Article Directory
1. Introduction to the official website
torch.distributed.all_gather() official website link
all_gather(tensor_list,tensor,group=None,async_op=False):
Each element of tensor_list represents the data of each rank, and tensor represents the tensor data in each process. The dimension of each component of tensor_list must be the same as the dimension of each rank in the corresponding tensor parameter.
Official website source code:
def all_gather(tensor_list,
tensor,
group=None,
async_op=False):
"""
Gathers tensors from the whole group in a list.
Complex tensors are supported.
Args:
tensor_list (list[Tensor]): Output list. It should contain
correctly-sized tensors to be used for output of the collective.
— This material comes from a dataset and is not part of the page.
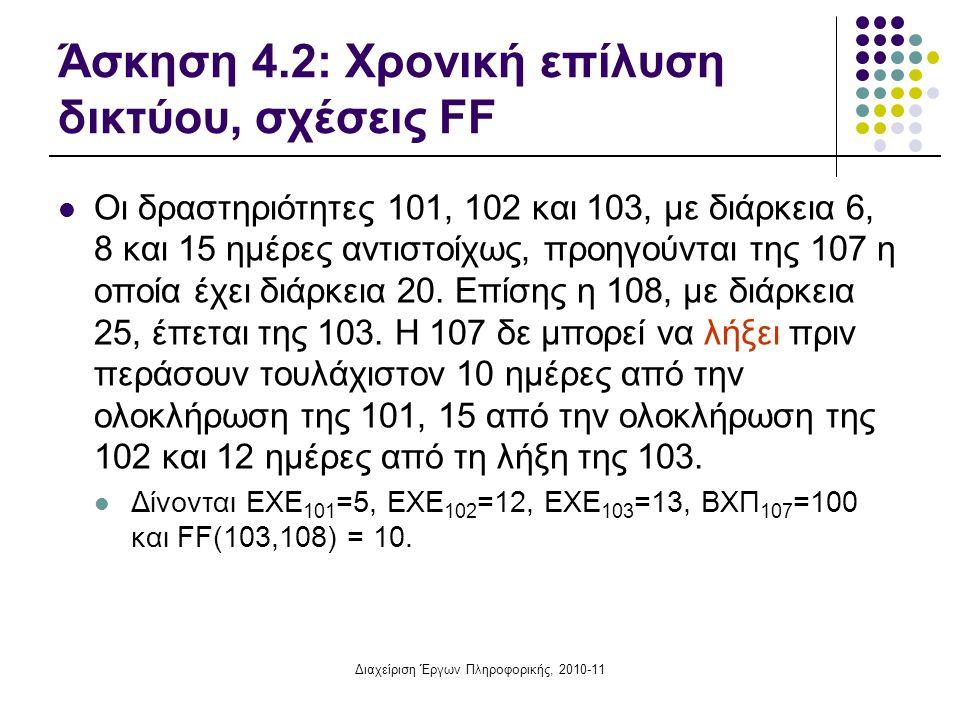 Διαχείριση Έργων Πληροφορικής, 2010-11 Λύση 4.2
tensor (Tensor): Tensor to be broadcast from current process.
group (ProcessGroup, optional): The process group to work on. If None,
the default process group will be used.
async_op (bool, optional): Whether this op should be an async op
Returns:
Async work handle, if async_op is set to True.
None, if not async_op or if not part of the group
Examples:
>>> # All tensors below are of torch.int64 dtype.
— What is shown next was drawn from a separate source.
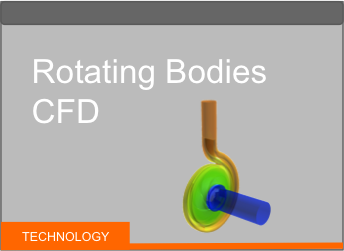 Rotating Bodies CFD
>>> # We have 2 process groups, 2 ranks.
>>> tensor_list = [torch.zero(2, dtype=torch.int64) for _ in range(2)]
>>> tensor_list
[tensor([0, 0]), tensor([0, 0])] # Rank 0 and 1
>>> tensor = torch.arange(2, dtype=torch.int64) + 1 + 2 * rank
>>> tensor
tensor([1, 2]) # Rank 0
tensor([3, 4]) # Rank 1
>>> dist.all_gather(tensor_list, tensor)
>>> tensor_list
[tensor([1, 2]), tensor([3, 4])] # Rank 0
[tensor([1, 2]), tensor([3, 4])] # Rank 1
>>> # All tensors below are of torch.cfloat dtype.
>>> # We have 2 process groups, 2 ranks.
>>> tensor_list = [torch.zero(2, dtype=torch.cfloat) for _ in range(2)]
>>> tensor_list
[tensor([0.+0.j, 0.+0.j]), tensor([0.+0.j, 0.+0.j])] # Rank 0 and 1
>>> tensor = torch.tensor([1+1j, 2+2j], dtype=torch.cfloat) + 2 * rank * (1+1j)
>>> tensor
tensor([1.+1.j, 2.+2.j]) # Rank 0
tensor([3.+3.j, 4.+4.j]) # Rank 1
>>> dist.all_gather(tensor_list, tensor)
>>> tensor_list
[tensor([1.+1.j, 2.+2.j]), tensor([3.+3.j, 4.+4.j])] # Rank 0
[tensor([1.+1.j, 2.+2.j]), tensor([3.+3.j, 4.+4.j])] # Rank 1
"""
_check_tensor_list(tensor_list, "tensor_list")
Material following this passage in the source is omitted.